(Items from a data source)
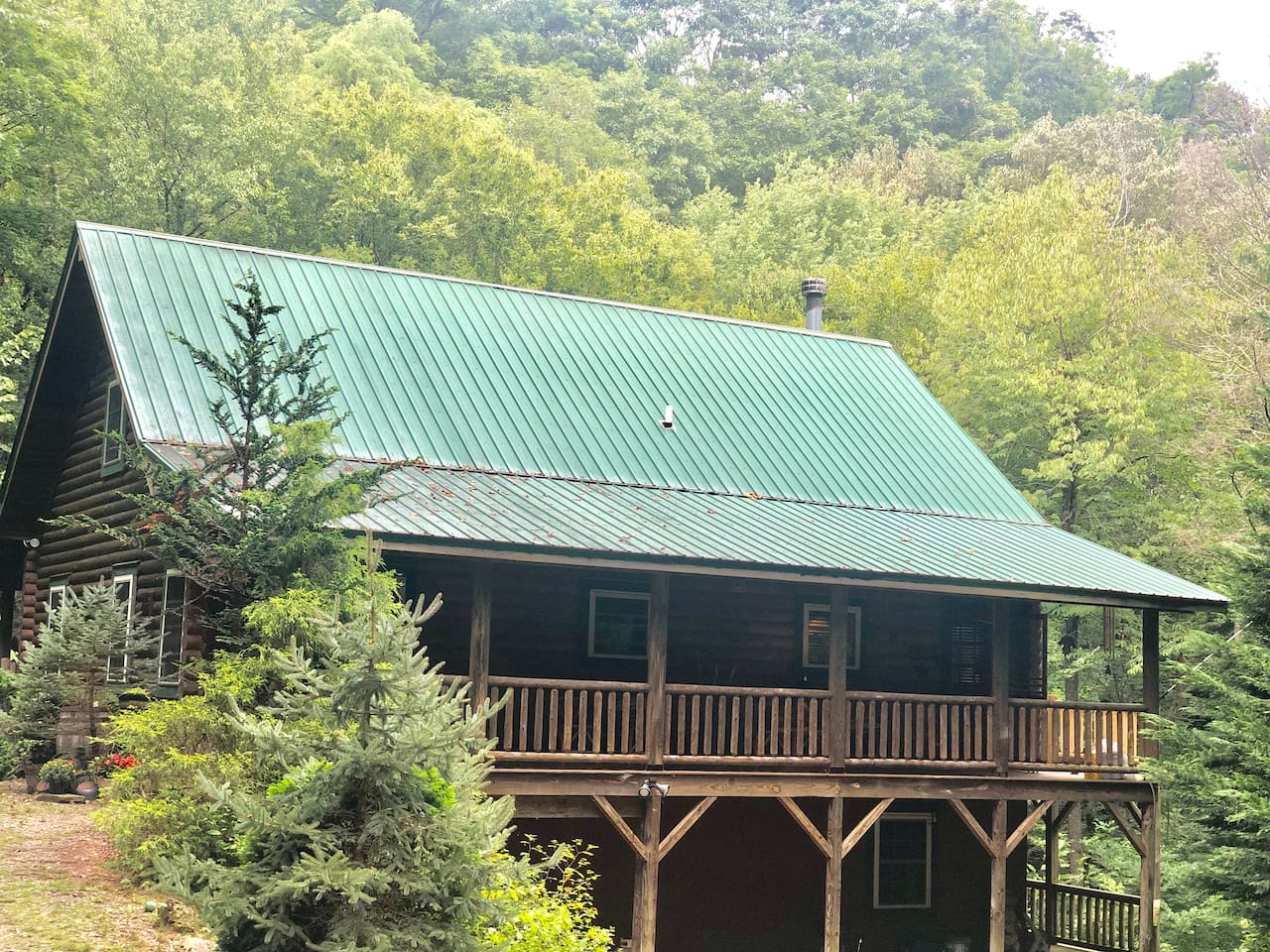 The front of our Maggie Valley Creekside Cabin - its on two acres with Soco Falls Creek running through the backyard. Magical. The perfect getaway!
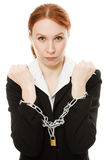 Businesswoman with hands shackled in chains. Stock Photography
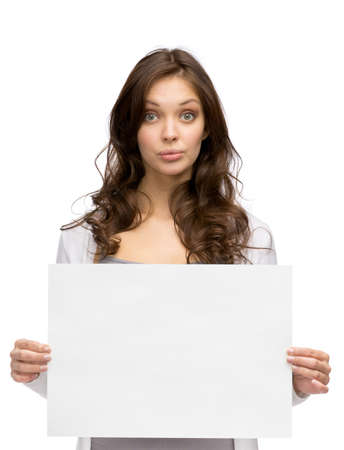Half-length portrait of serious woman handing copyspace, isolated on white photo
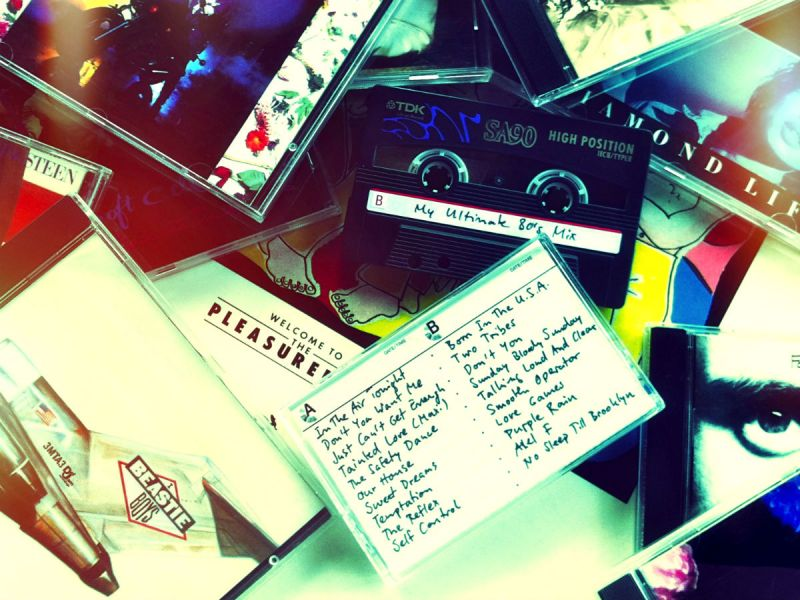 A mixtape on top of scattered CDs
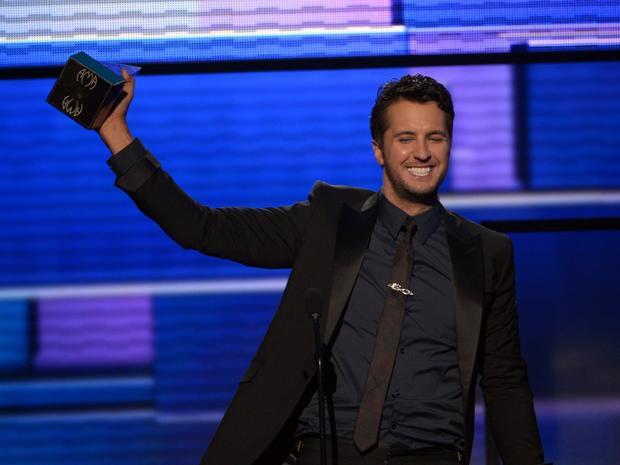 "Luke Bryan accepts the American Music Award for country male artist. ""I'll tell you what, I want to thank my wife for letting me be a big kid out on the road every week playing shows,"" Bryan said, also thanking his fans and his family."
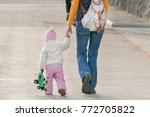 little girl with toy in hands... | Shutterstock . vector #772705822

**WORK TASK:** Starting at the first line of the records and stopping after the line with "Businesswoman with hands", copy each line exactly; pictures stay out.

**YOUR SOLUTION:**
 The front of our Maggie Valley Creekside Cabin - its on two acres with Soco Falls Creek running through the backyard. Magical. The perfect getaway!
 Businesswoman with hands shackled in chains. Stock Photography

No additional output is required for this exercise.